When a customer asks a simple question, providing an overly detailed answer is counterproductive. This "waterboarding by help" frustrates the buyer, who just wants their specific problem addressed. At best it wastes time; at worst, it actively convinces them not to purchase.
Instead of leading a call with a deck, treat sales materials as a tool of last resort. When a customer struggles to articulate their problem, use a specific slide to provide structure or options. This keeps the focus on a two-way conversation and discovery, not a one-way pitch.
Founders often believe leading with their mission will attract customers. This approach is counterproductive, turning the sales call into a "weird moralizing lecture." Customers care about their own problems and to-do lists, not the seller's "why," making this approach ineffective and often annoying.

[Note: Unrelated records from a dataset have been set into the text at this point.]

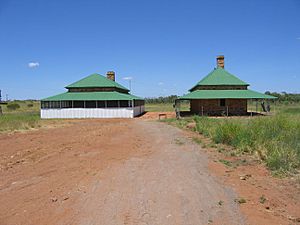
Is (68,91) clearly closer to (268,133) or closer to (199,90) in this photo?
(199,90)

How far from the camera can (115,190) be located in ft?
20.9

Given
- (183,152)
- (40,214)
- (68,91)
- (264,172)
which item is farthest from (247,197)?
(68,91)

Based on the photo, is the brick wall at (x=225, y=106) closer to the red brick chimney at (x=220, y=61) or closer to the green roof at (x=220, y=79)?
the green roof at (x=220, y=79)

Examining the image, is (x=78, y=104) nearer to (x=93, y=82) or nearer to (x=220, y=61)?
(x=93, y=82)

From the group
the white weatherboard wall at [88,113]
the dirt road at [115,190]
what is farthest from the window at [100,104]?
the dirt road at [115,190]

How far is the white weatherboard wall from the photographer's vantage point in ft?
114

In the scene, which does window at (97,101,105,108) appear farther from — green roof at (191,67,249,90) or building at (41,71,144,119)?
green roof at (191,67,249,90)

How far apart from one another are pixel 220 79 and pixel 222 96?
427 cm

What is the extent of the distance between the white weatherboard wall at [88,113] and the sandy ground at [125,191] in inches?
928

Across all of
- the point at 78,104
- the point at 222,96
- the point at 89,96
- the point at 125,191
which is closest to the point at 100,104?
the point at 89,96

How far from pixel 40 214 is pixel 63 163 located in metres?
4.64

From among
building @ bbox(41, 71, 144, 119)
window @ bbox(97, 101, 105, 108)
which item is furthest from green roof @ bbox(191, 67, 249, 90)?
window @ bbox(97, 101, 105, 108)

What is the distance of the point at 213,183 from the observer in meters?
6.89

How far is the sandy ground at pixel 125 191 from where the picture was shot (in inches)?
195
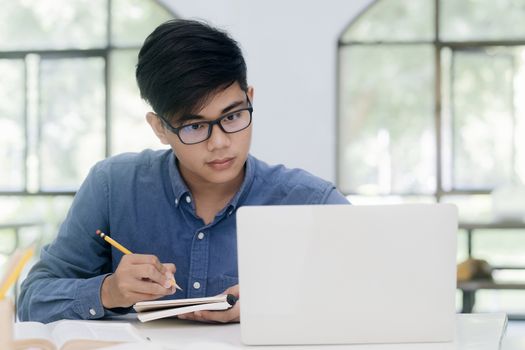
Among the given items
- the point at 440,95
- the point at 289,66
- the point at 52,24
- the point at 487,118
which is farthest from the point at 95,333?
the point at 52,24

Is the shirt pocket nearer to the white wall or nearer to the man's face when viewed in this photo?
the man's face

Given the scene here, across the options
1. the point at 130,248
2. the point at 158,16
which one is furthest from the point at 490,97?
the point at 130,248

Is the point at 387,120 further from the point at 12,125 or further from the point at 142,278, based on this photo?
the point at 142,278

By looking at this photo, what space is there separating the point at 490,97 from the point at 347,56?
969mm

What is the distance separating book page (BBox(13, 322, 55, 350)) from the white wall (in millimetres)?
4513

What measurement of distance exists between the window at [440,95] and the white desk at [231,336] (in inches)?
184

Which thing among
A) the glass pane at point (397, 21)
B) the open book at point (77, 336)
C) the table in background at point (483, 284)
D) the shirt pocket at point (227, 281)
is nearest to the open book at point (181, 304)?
the open book at point (77, 336)

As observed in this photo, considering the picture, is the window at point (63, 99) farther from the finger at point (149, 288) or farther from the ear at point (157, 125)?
the finger at point (149, 288)

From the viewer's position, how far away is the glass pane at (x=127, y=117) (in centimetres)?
639

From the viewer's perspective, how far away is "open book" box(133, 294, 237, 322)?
1.59 metres

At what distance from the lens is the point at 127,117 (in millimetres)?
6445

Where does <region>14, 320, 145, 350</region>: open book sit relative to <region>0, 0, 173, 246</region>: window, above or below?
below

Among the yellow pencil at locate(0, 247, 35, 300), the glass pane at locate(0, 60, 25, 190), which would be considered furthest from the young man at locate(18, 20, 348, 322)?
the glass pane at locate(0, 60, 25, 190)

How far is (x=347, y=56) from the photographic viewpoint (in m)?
6.36
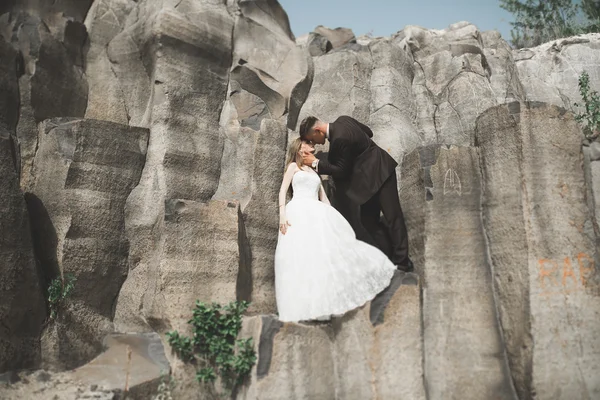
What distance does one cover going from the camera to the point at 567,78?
8.96m

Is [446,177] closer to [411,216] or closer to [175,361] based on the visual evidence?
[411,216]

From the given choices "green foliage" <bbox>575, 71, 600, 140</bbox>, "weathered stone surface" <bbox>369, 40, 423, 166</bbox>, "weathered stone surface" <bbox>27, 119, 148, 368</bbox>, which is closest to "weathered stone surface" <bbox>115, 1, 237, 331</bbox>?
"weathered stone surface" <bbox>27, 119, 148, 368</bbox>

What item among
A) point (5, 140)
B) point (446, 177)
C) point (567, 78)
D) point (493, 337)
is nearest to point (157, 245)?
point (5, 140)

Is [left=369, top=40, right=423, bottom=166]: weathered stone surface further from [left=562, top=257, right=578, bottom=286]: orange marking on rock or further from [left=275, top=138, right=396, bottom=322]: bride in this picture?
[left=562, top=257, right=578, bottom=286]: orange marking on rock

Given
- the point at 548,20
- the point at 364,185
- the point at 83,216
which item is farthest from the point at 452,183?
the point at 548,20

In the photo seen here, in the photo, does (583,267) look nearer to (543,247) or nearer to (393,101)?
(543,247)

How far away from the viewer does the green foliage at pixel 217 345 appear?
4934 millimetres

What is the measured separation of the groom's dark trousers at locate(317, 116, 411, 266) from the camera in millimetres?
5809

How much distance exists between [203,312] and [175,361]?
518 millimetres

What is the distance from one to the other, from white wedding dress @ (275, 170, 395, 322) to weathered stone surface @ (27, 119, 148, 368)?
2064 millimetres

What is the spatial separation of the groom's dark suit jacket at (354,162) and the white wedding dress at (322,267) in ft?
1.47

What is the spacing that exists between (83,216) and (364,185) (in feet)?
10.5

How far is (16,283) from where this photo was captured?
539 centimetres

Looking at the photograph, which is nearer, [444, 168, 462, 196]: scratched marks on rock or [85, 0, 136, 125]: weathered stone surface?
[444, 168, 462, 196]: scratched marks on rock
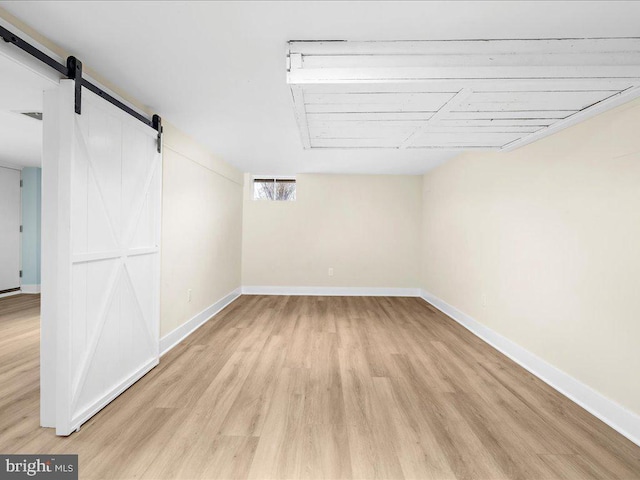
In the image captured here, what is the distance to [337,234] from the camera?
648cm

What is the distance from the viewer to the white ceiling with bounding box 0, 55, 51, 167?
185 centimetres

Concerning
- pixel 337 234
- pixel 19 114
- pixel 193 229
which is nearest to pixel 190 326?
pixel 193 229

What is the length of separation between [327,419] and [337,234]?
4.53 metres

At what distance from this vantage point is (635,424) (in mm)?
2008

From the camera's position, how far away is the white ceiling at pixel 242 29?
1.59 metres

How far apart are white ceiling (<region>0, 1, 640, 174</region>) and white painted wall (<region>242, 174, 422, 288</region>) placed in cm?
385

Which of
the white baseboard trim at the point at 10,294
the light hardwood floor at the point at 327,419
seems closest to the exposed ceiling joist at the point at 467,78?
the light hardwood floor at the point at 327,419

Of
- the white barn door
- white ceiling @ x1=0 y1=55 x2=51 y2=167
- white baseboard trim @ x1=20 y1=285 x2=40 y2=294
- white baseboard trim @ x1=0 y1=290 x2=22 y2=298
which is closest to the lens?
white ceiling @ x1=0 y1=55 x2=51 y2=167

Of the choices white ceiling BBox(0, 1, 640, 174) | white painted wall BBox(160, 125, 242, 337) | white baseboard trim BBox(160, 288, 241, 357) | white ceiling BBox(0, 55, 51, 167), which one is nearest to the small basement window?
white painted wall BBox(160, 125, 242, 337)

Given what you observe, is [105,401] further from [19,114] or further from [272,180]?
[272,180]

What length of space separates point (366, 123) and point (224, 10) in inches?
55.4

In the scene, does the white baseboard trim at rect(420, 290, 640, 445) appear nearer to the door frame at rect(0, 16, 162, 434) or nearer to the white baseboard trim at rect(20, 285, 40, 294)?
the door frame at rect(0, 16, 162, 434)

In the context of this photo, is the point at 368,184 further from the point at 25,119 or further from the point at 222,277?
the point at 25,119

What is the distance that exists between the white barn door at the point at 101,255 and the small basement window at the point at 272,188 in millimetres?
3565
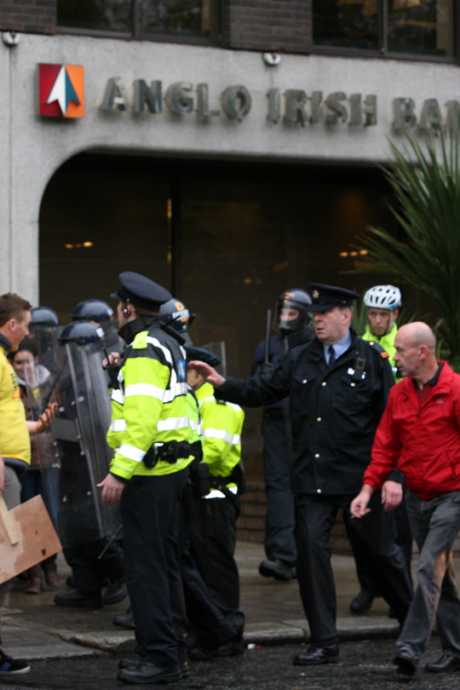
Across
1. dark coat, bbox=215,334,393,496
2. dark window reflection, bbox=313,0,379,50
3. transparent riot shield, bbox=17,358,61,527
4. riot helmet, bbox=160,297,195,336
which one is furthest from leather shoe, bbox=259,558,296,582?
dark window reflection, bbox=313,0,379,50

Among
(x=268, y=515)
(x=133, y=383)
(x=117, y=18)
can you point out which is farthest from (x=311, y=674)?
(x=117, y=18)

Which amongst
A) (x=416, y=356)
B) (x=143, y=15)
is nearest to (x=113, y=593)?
(x=416, y=356)

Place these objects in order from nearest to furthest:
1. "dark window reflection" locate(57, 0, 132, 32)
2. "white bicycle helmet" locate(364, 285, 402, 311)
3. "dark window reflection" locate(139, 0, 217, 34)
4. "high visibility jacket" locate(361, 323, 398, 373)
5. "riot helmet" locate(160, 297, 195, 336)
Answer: "riot helmet" locate(160, 297, 195, 336) < "high visibility jacket" locate(361, 323, 398, 373) < "white bicycle helmet" locate(364, 285, 402, 311) < "dark window reflection" locate(57, 0, 132, 32) < "dark window reflection" locate(139, 0, 217, 34)

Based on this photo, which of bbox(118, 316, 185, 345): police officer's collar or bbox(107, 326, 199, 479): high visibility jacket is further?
bbox(118, 316, 185, 345): police officer's collar

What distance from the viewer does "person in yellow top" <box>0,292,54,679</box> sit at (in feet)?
30.9

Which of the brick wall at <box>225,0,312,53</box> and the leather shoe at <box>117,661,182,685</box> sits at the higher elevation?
the brick wall at <box>225,0,312,53</box>

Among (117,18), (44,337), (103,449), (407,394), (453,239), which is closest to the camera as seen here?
(407,394)

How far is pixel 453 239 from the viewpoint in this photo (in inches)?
560

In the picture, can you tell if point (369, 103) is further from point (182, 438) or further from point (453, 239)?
point (182, 438)

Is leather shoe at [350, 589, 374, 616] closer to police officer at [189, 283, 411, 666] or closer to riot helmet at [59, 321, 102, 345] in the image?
police officer at [189, 283, 411, 666]

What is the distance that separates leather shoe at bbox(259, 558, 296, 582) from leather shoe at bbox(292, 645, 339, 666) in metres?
3.06

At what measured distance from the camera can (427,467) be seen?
9109mm

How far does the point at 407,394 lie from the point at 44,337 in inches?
153

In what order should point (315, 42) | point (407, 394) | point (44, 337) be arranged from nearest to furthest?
point (407, 394), point (44, 337), point (315, 42)
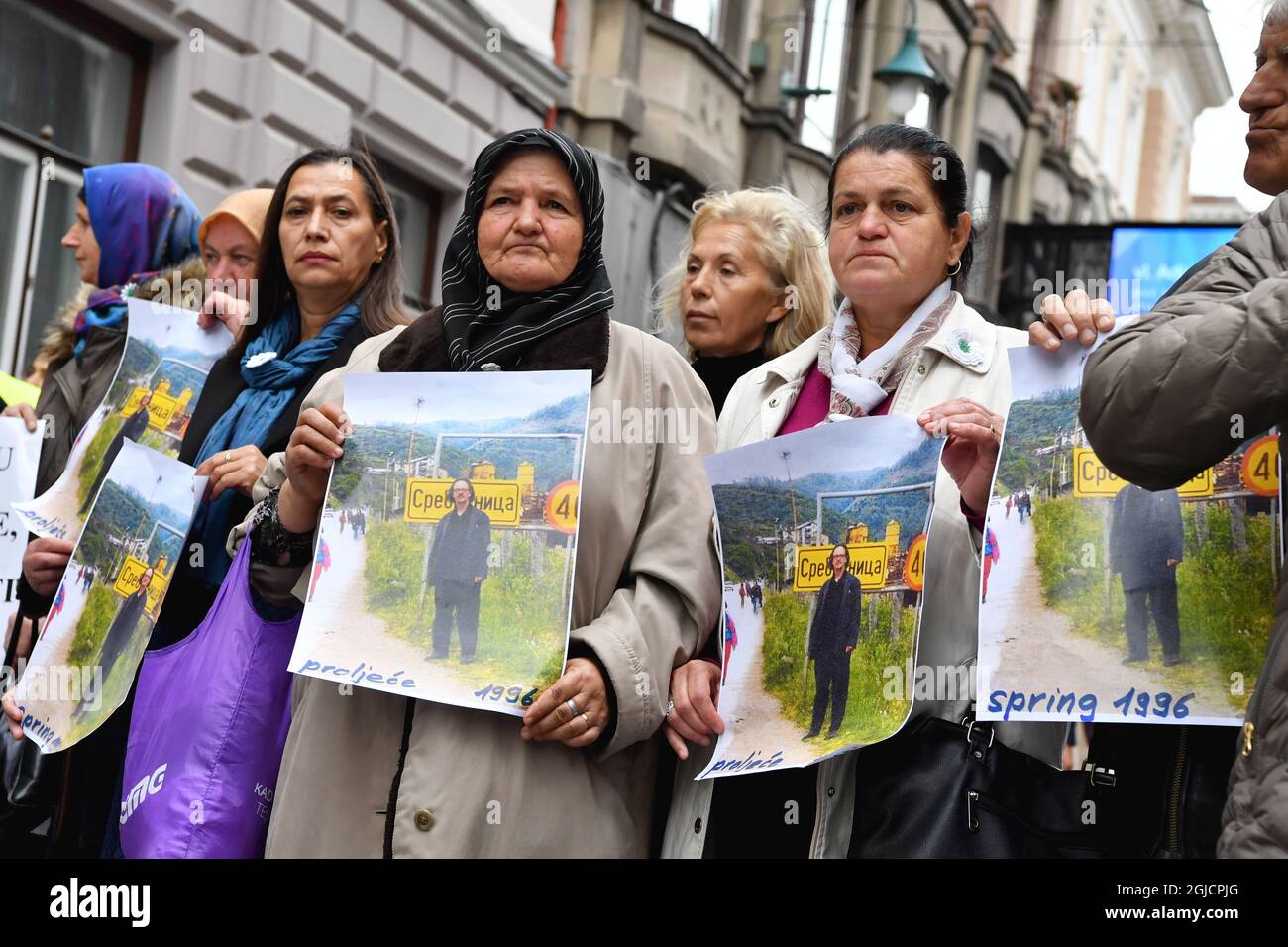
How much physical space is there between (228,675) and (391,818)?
1.64 feet

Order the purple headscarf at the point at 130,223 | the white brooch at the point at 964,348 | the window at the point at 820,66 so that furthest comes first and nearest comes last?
the window at the point at 820,66 → the purple headscarf at the point at 130,223 → the white brooch at the point at 964,348

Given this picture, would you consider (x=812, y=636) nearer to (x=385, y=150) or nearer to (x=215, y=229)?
(x=215, y=229)

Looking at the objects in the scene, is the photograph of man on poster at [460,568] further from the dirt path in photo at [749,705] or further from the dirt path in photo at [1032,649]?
the dirt path in photo at [1032,649]

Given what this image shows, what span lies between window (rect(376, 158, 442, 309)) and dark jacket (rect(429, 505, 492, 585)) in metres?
8.75

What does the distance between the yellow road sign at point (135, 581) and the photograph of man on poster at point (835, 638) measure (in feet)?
4.77

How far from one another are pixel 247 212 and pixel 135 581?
4.27 ft

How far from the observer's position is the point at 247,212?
14.9ft

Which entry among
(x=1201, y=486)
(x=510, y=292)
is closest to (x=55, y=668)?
(x=510, y=292)

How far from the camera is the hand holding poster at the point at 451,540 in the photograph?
2.94 m

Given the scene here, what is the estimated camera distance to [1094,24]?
31.7 metres

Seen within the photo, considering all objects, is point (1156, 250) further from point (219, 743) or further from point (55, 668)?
point (219, 743)

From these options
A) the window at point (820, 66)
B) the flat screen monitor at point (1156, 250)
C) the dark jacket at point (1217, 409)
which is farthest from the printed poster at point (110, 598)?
the window at point (820, 66)

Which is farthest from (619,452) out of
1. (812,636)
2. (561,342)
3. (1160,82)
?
(1160,82)

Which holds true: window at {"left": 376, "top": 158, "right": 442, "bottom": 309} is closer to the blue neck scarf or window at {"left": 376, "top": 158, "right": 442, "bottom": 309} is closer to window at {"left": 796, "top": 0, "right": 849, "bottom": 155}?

Founders often try to prove their value in a sales call by offering free advice or workshops. This "helpful" approach usually fails because it ignores the customer's specific, often simple, questions for taking the call in the first place. It provides answers to questions they never asked, causing frustration.
When sales calls feel positive but result in ghosting, founders often blame a lack of urgency. The real problem is usually a flawed conversational approach. These "polite train wrecks" feel good in the moment but fail to address the customer's core needs, leading to a misdiagnosis of why the sale failed.
The desire to appear intelligent causes founders to avoid simple questions and instead anticipate needs. This leads to incorrect assumptions. Asking basic, even "stupid," questions like "Why did you take this call?" is the key to understanding the customer's real needs and ultimately closing the deal.
A successful sales call is not about pitching; it's about asking two simple questions: "Why did you take this call?" and "What do you hope to get out of it?" The entire conversation should be structured around the customer's answers, rendering any pre-planned agenda secondary and potentially counterproductive.